The central event underlying prion diseases involves conformational change of the cellular form of the prion protein (PrPC) into the disease-associated, transmissible form (PrPSc). PrPC is a sialoglycoprotein that contains two conserved N-glycosylation sites. Among the key parameters that control prion replication identified over the years are amino acid sequence of host PrPC and the strain-specific structure of PrPSc. The current work highlights the previously unappreciated role of sialylation of PrPC glycans in prion pathogenesis, including its role in controlling prion replication rate, infectivity, cross-species barrier and PrPSc glycoform ratio. The current study demonstrates that undersialylated PrPC is selected during prion amplification in Protein Misfolding Cyclic Amplification (PMCAb) at the expense of oversialylated PrPC. As a result, PMCAb-derived PrPSc was less sialylated than brain-derived PrPSc. A decrease in PrPSc sialylation correlated with a drop in infectivity of PMCAb-derived material.

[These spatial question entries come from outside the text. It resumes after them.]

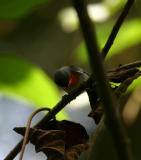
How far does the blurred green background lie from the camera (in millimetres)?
1240

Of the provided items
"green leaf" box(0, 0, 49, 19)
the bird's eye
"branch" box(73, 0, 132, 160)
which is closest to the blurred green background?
"green leaf" box(0, 0, 49, 19)

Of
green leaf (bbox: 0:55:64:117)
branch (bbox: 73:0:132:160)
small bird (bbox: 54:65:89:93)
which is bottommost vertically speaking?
branch (bbox: 73:0:132:160)

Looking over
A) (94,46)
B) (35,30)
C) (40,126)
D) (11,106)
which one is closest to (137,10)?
(40,126)

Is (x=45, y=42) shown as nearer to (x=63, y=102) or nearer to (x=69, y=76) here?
(x=69, y=76)

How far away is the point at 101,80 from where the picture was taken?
521 millimetres

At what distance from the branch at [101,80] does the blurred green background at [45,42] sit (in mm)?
391

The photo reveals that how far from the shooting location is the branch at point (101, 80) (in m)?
0.50

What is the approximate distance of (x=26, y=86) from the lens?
4.41 ft

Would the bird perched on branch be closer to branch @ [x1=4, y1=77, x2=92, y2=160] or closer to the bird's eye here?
branch @ [x1=4, y1=77, x2=92, y2=160]

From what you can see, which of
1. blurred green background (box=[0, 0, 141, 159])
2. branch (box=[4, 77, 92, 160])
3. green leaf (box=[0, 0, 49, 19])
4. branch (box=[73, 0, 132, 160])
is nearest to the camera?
branch (box=[73, 0, 132, 160])

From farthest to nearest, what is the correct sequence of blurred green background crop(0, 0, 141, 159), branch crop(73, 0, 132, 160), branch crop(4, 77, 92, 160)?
blurred green background crop(0, 0, 141, 159)
branch crop(4, 77, 92, 160)
branch crop(73, 0, 132, 160)

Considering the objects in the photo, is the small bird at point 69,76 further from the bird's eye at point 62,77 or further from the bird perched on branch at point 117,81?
the bird perched on branch at point 117,81

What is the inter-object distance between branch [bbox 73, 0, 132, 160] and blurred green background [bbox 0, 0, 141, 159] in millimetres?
391

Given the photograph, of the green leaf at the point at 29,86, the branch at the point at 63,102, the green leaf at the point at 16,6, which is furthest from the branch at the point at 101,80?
the green leaf at the point at 29,86
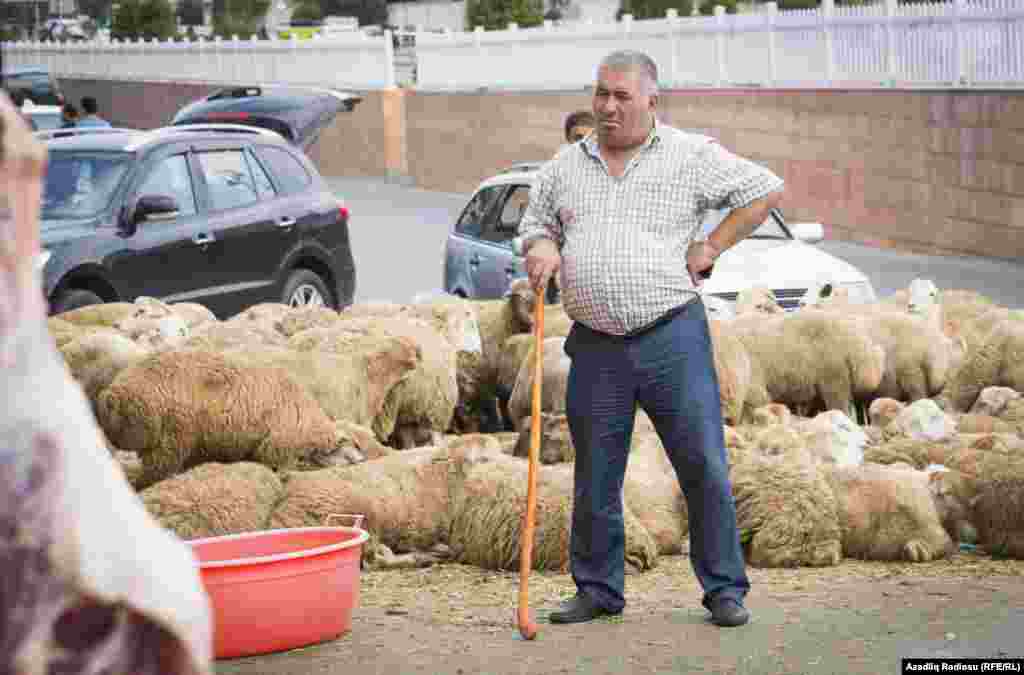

Nevertheless, enzymatic de-sialylation of PrPC using sialidase was found to increase the rate of PrPSc amplification in PMCAb from 10- to 10,000-fold in a strain-dependent manner. Moreover, de-sialylation of PrPC reduced or eliminated a species barrier of for prion amplification in PMCAb. These results suggest that the negative charge of sialic acid controls the energy barrier of homologous and heterologous prion replication. Surprisingly, the sialylation status of PrPC was also found to control PrPSc glycoform ratio. A decrease in PrPC sialylation levels resulted in a higher percentage of the diglycosylated glycoform in PrPSc. 2D analysis of charge distribution revealed that the sialylation status of brain-derived PrPC differed from that of spleen-derived PrPC. Knocking out lysosomal sialidase Neu1 did not change the sialylation status of brain-derived PrPC, suggesting that Neu1 is not responsible for desialylation of PrPC. The current work highlights previously unappreciated role of PrPC sialylation in prion diseases and opens multiple new research directions, including development of new therapeutic approaches.